Having reflected on the matter for quite some time, I’ve reached the conclusion that watching evening television news may very well be injurious to one’s health. I base this conclusion, not on scientific data, but rather on the Power of Suggestion theory.
Settling down in a comfortable chair with a glass of sherry, as I do every evening for the ABC news at 5:30, I brace myself for the inevitable deluge of drug commercials, claiming to be a cure for every ailment known to man and God—all followed with the command, “Ask Your Doctor.”
Now I consider myself to be in fairly good health, but I must confess that some of these commercials raise questions in my mind. To begin with, I, like many people, have bothersome allergies. So I pay attention to the commercial that shows a bumble bee hopping from one flower to another and then to a second commercial boasting that their drug “blocks leukotrienes, an underlying cause of indoor and outdoor allergy symptoms.” Ah, but then follows a warning of possible side effects—stomach pain, intestinal upset, heartburn, tiredness, fever, stuffy nose, upper respiratory infection, dizziness, headache and rash.” Forget that! I’ll just go on sneezing and keep a box of Kleenex handy.
Next come two commercials on medications to fight osteoporosis. First, there’s the one with adorable Sally Field claiming earnestly that she’s been able to reverse her osteoporosis with a once a month drug, remarking that “I have just this one body and this one life.” Who can argue with that? But I’m quite taken with a second commercial which shows an elegant, aristocratic woman—an “on-the-go woman”—proclaiming the wonders of a once a year intravenous injection. That really gets my attention, as I like to think of myself as an “on-the-go-woman” (although I don’t always know where I’m going.) And the side effects of this one aren’t too severe; flu-like symptoms, fever, muscle or joint pain. I jot down the name of this drug.
Another commercial that really rings a bell deals with a bladder control problem, the “gotta go feeling.” Just one of these pills works all day and night. I write down the name of this drug also, but then am dismayed by the side effects—dry mouth, headache, constipation, stomach pain and, worst, of all a warning not to drive a car. Putting delicacy aside, I think I’ll just go on wetting my knickers!

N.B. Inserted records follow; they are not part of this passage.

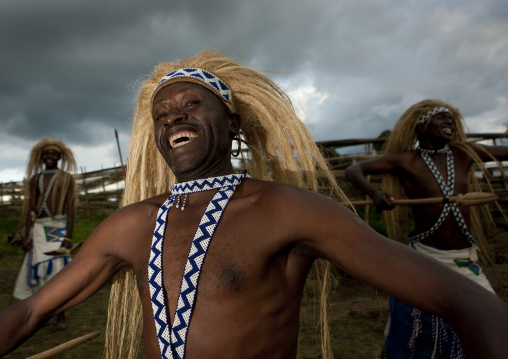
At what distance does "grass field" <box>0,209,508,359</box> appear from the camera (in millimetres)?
4176

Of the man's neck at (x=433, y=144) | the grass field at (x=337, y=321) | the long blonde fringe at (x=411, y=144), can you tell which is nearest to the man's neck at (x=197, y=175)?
the grass field at (x=337, y=321)

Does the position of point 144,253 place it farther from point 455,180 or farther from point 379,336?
point 379,336

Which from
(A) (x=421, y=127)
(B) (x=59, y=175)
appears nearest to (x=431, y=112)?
(A) (x=421, y=127)

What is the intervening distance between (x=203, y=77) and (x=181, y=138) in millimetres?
296

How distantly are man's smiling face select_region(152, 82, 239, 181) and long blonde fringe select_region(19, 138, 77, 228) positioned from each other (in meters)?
4.00

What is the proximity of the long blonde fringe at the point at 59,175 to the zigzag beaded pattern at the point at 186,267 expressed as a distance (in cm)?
415

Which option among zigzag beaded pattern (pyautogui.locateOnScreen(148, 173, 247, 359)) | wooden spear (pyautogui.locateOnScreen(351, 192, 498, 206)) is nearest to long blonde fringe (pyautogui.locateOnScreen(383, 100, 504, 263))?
wooden spear (pyautogui.locateOnScreen(351, 192, 498, 206))

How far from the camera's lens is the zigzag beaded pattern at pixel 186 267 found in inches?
53.5

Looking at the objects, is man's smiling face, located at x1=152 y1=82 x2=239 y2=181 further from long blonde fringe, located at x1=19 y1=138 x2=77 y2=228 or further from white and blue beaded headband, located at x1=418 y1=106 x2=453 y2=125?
long blonde fringe, located at x1=19 y1=138 x2=77 y2=228

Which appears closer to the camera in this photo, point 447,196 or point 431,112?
point 447,196

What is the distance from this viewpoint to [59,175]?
17.3 ft

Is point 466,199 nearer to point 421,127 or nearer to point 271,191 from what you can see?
point 421,127

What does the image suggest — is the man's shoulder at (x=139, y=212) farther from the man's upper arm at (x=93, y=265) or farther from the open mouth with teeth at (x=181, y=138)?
the open mouth with teeth at (x=181, y=138)

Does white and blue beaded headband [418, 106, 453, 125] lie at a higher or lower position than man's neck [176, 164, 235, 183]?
higher
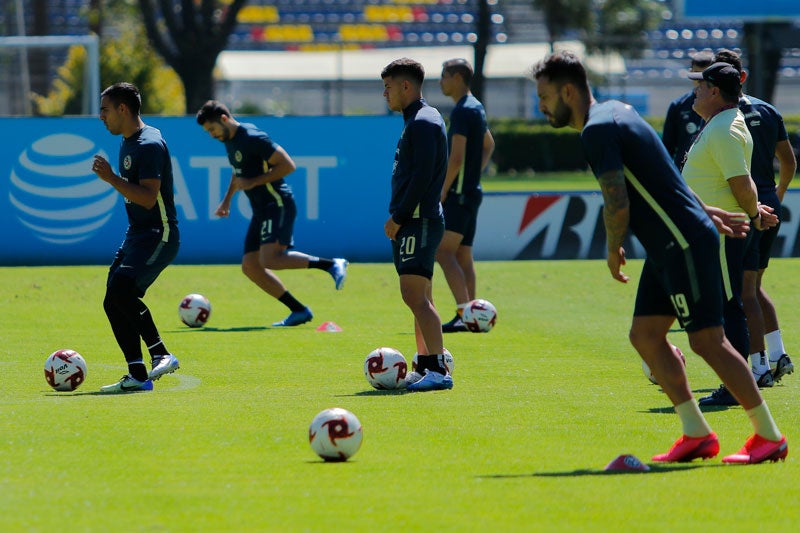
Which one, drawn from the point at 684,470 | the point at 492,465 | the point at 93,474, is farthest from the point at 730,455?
the point at 93,474

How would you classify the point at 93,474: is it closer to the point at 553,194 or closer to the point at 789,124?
the point at 553,194

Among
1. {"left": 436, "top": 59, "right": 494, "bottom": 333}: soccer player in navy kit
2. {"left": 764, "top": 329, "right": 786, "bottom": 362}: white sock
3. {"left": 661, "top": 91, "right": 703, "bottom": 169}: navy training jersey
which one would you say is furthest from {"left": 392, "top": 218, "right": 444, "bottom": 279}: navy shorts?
{"left": 436, "top": 59, "right": 494, "bottom": 333}: soccer player in navy kit

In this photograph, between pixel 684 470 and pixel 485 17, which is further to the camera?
pixel 485 17

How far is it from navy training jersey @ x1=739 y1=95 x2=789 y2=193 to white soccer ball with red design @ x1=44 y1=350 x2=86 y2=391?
15.8ft

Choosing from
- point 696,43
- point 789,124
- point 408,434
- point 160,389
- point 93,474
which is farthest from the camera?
point 696,43

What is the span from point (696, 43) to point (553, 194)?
143 ft

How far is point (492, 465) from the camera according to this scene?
6887 millimetres

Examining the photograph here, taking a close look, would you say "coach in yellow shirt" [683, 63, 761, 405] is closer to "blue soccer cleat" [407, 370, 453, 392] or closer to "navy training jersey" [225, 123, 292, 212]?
"blue soccer cleat" [407, 370, 453, 392]

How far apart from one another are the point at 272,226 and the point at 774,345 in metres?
5.69

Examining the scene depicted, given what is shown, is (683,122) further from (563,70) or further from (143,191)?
(143,191)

Next we’re treated to a commercial advising us on how to lower cholesterol, suggesting that statins work mainly with the liver, while these tablets work in the digestive track. I’m not sure that I have a cholesterol problem, which is just as well as the side effects on this one are ominous; swelling of the face, lips, tongue, rash and hives, nausea, depression and gallstones!
Now comes a drug commercial for people with poor leg circulation, putting them at risk of a heart attack or stroke. This condition we’re told is called P.A.D., resulting in blood clots, restricting blood flow to your heart. At this point, I’m getting a little depressed—even more so when I read the possible side effects, which include unexplained confusion, gastrointestinal bleeding, diarrhea, etc., etc.!
Getting close to the end of the news broadcast (and they do squeeze in some news), comes a commercial addressing the problem of asthma (or COPD). This is a medication that helps lung function, but, oh, dear, the possible effects of this drug are absolutely blood-curdling! To name a few, there’s pneumonia, cataracts or glaucoma, thrush in the mouth ( pray tell, what is that?) and the chance of death!
Given the above distressing litany of drug commercials, I believe you will agree with me that watching evening broadcasts may indeed be injurious to one’s health. I therefore suggest that you turn to CNN or C-Span, both of which are mercifully free of such commercials.
Dorothy Snodgrass is a Berkeley resident.